*not gonna lie, I just spent about 30 minutes trying to find an appropriate pic for this post… I decided to start the post and we’ll figure that part out later..*
I was going to write about this last week, but decided to let the other blogs have at it. I’d attack it the week after, when everyone is looking for the next thing to talk about (bet you SOMEONE is gonna blog about that Rihanna and C. Brown song.. let’s put money on it)
$5? *holds out pinkie*…. bet.
OH, and before we start….. ↓↓↓
I was at my gay husband’s house when I heard that Whitney Houston had passed. He was moved to put on her greatest hits and dance the rest of the night. I told him I was in shock and would probably react when I got home. I didn’t want to have to explain myself.
I felt “nothing.”
Yes, I grew up with Whitney. She sings some good songs. I don’t deny her talent. Yes, I kinda knew what was going on with her but I didn’t watch that Diane Sawyer interview, didn’t see Bodyguard, and didn’t know that she was working on a movie. Headline making news was usually mentioned to me in an incredulous tone. Something like, “can you beLIEVE Whitney is dating Ray-J?” To which I’d usually reply with some variation of
The only “I will always love you” song that I like is sung by Troop. I HATE the one that she sings. H.A.T.E.

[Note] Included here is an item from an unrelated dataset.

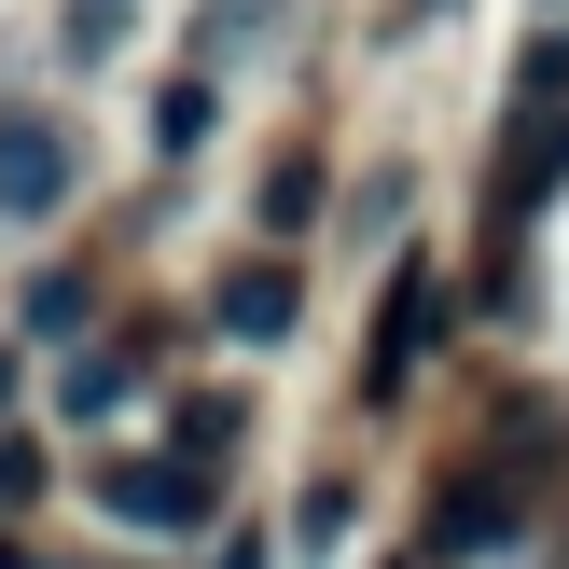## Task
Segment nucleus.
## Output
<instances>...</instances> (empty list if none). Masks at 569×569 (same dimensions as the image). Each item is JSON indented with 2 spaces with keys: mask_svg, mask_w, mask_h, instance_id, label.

(you can throw tomatoes later)
Whitney’s funeral was this past Saturday. Since I hadn’t felt anything about her passing, I had no interest in knowing when the funeral was.
I came on Twitter that afternoon and my timeline was exploding with their feelings about what was happening. That’s what Twitter is for so I wasn’t annoyed. However, people going on with their crying had me confused. The out pour was of such a magnitude that I started to examine myself. I was still feeling nothing and by this time I realized it wasn’t because I was in shock. I was almost nonchalant.
For someone that has been to too many funerals, I have no problem expressing grief. I sat back and realized that I kinda don’t feel anything whenever a celebrity passes. I don’t know them. Yeah, what they did might have brought some good memories (via their music, movies, etc) but just because I glanced their story on a magazine cover every now and then didn’t make us close. I don’t necessarily feel invested in their lives in any way.
Whitney passing was like Michael in my book. Not that I’m saying she was like Michael in scale of career or talent, but my reaction was the same. “Oh wow, that’s crazy.” “Such a shame” and other variations of the Jamaican’s saying “can you imagine!?” If anything got me it was that they passed alone. I don’t know know why I feel that everyone deserves to pass with loved ones close by but I do. I don’t feel anyone should leave this earth feeling alone. (You guys know what I mean)
For someone that has had two ex boyfriends die in car accidents, I can’t relate on the same level when someone I don’t know loses their life. We hear that she was talented. Some might say “what a waste.” My thought is, with few exceptions, I think any life that’s cut short early is a waste. If I don’t cry for the deaths I watch on the news (I don’t watch the news for this very reason) then why would I mourn a celebrity any differently?
I saw a tweet that said a celebrities death makes us question our mortality. I guess that could be a reason. I can’t speak for everyone, but every now and then I do feel invincible. I usually come back to reality very quickly. The logic in my mind says “did you never expect them to die?” I guess it’s the suddenness of it all. I’m really clutching at straws because I keep thinking there’s a logical reason that people are bawling over someone most of them have never met.
That last sentence made me cringe at how heartless it sounded but I can’t think of another way to say it (at 2:30 in the morning)
I don’t know. I WILL say that when I see people’s grief, I’m sometimes moved to tears. Maybe that would’ve happened if I’d watched a good portion of the funeral, but I didn’t. Other people crying makes me cry. “Sympathy tears” if you will. But, I’m wondering what part of the Matrix am I in if I seem to be the only one that says “wow, that’s a shame” and keeps it moving? I won’t discount others’ grief because we all feel things differently. Because I had a different reaction doesn’t make others’ wrong. That’s the beauty of it. But I’m wondering what about it moved people to tears. I’ll say some variation of “I can’t believe she’s gone” when I hear a song of hers, but other than that…….
I’ve got nothing…
Peace and Love, Nick
Did the Whitney Houston news bring you to tears? Why or why not? I’m really asking from a place of “wanting to know.” Cuz I’m over here *Kanye shrugging* My mother didn’t feel much of anything either, but she’s not a good gauge cuz she’s a robot.